'''

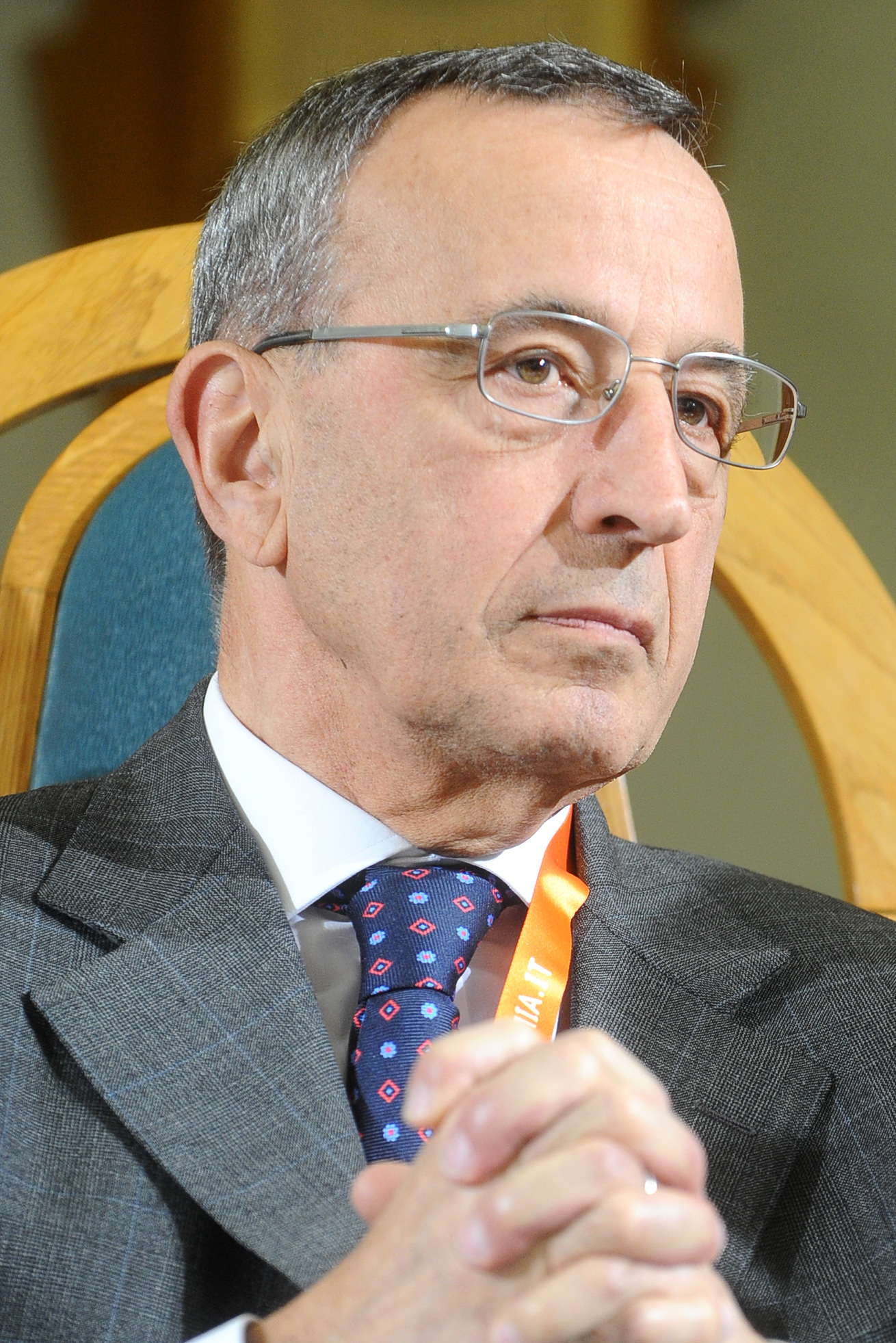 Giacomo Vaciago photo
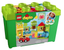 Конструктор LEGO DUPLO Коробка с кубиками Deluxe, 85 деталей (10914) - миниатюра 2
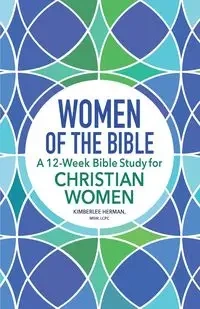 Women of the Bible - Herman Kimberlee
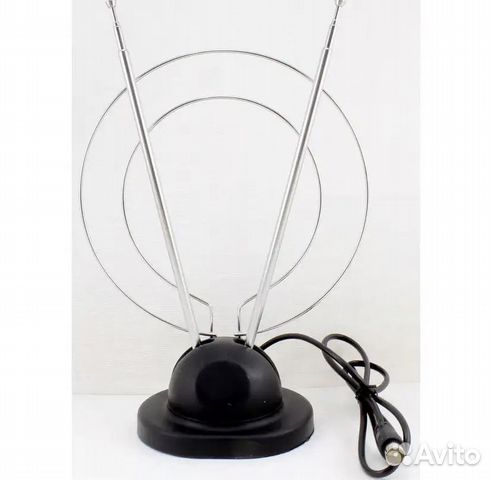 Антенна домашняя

'''
'''

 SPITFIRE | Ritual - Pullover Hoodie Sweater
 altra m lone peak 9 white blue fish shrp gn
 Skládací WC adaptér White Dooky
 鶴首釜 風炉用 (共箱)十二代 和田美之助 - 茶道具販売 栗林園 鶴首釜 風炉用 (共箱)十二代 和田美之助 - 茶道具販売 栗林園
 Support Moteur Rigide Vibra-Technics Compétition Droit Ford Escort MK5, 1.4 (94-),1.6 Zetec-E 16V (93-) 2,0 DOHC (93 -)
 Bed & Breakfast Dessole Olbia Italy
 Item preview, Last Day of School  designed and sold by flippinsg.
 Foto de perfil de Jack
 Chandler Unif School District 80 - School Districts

'''

Task: Set out the rows between the one containing "SPITFIRE | Ritual - Pullover Hoodie Sweater" and the one containing "Chandler Unif School", inclusive, as a numbered list, leaving out any blank lines.

Your response:
1.  SPITFIRE | Ritual - Pullover Hoodie Sweater
2.  altra m lone peak 9 white blue fish shrp gn
3.  Skládací WC adaptér White Dooky
4.  鶴首釜 風炉用 (共箱)十二代 和田美之助 - 茶道具販売 栗林園 鶴首釜 風炉用 (共箱)十二代 和田美之助 - 茶道具販売 栗林園
5.  Support Moteur Rigide Vibra-Technics Compétition Droit Ford Escort MK5, 1.4 (94-),1.6 Zetec-E 16V (93-) 2,0 DOHC (93 -)
6.  Bed & Breakfast Dessole Olbia Italy
7.  Item preview, Last Day of School  designed and sold by flippinsg.
8.  Foto de perfil de Jack
9.  Chandler Unif School District 80 - School Districts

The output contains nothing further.